Stevens–Henager College
- Motto: Educating professionals since 1891
- Type: Private college
- Active: September 1891; 134 years ago –August 2021; 5 years ago
- Parent institution: Center for Excellence in Higher Education
- Location: Ogden, Utah, United States
- Colors: Grey and electric blue
- Website: www.stevenshenager.edu

= Stevens–Henager College =

Private College in Ogden, Utah (1891–2021)

Stevens–Henager College was a private college in Ogden, Utah, United States. It was founded in 1891 and closed abruptly in August 2021.

==History==
Stevens–Henager was opened in September 1891 by Professor James Ayers Smith, an educator from Nebraska, as the Inter-Mountain Business College, with an enrollment of seven pupils. It began teaching commercial subjects and placed graduates in business positions. Paul Kenneth Smith, son of James Ayers Smith, began as the typewriter machinist and later served as an instructor at the college.

For about 19 years, Stevens–Henager College was known as Intermountain Business College. A Biennial Catalogue for 1908-09 shows the school's name as The Smithsonian Business College and Shorthand School, 258 Twenty Fourth Street, Ogden, Utah.

In 1910, J. A. Smith retired and sold the school to C. S. Springer, who changed the name to the Smithsonian Business School. In 1938, the college was purchased by David B. Moench, son of Louis F. Moench, a Utah educator and the first principal of Weber Stake Academy, which later became Weber State College. It then became known as the Moench University of Business and operated as such until 1940, when it was purchased by I. W. Stevens and renamed Ogden Business College. The name was changed to Stevens–Henager College in 1959.

The Stevens-Henager main campus was in Ogden, Utah. In 1969, the college established a campus in Salt Lake City (at approx. 7th South and 3rd East, moving elsewhere in Salt Lake years later). In 1978, the college established a campus in Provo. Other campuses followed, including Logan Campus in Utah in 2001, and Boise Campus in 2004 in Idaho.
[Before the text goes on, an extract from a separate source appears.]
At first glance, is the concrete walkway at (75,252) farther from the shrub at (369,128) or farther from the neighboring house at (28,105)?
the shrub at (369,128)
The reason for the college's 2021 closure was not made public, but it was noted several months earlier that the school was placed on a probationary status by the United States Department of Education.

===Non-profit status===
In 2012, the college announced its intent to transfer to non-profit status for Title IV financial aid purposes (not to be confused with their non-profit Internal Revenue Service status) through its affiliation with the CEHE.

==Campuses==
Stevens–Henager College had an online college (Independence University) and six campuses across Utah and Idaho. Campuses were in:
- Independence University Salt Lake City, Utah (8,605 online students)
- Murray, Utah (651 students)
- Logan, Utah (72 students; closing on September 13, 2020)
- Idaho Falls, Idaho (111 students; closing on September 13, 2020)
- Boise, Idaho (259 students)
- St. George, Utah (111 students; closing on September 13, 2020)

==Accreditation==
Stevens-Henager was an accredited member of Accrediting Commission of Career Schools and Colleges (ACCSC). College degree programs are accredited by national accrediting bodies recognized by the U.S. Department of Education providing accreditation to non-university postsecondary colleges. Stevens-Henager's Medical Specialties Program is accredited by the Commission on Accreditation of Allied Health Education Programs (CAAHEP) upon Curriculum Review Board of the American Association of Medical Assistants Endowment (CRB-AAMAE) recommendation. Accreditation Review Committee on Education in Surgical Technology (ARC-ST) and Committee on Accreditation for Respiratory Care (CoARC) have recommended the accreditation of Surgical Technology Program and Respiratory Therapy Program, currently offered by the college.

Stevens–Henager College and all other institutions owned by the Center for Excellence in Higher Education were placed on probation by the Accrediting Commission of Career Schools and Colleges in September 2018 because "the inputs, resources, and processes of CEHE schools are designed and implemented in a manner that is not designed for student success."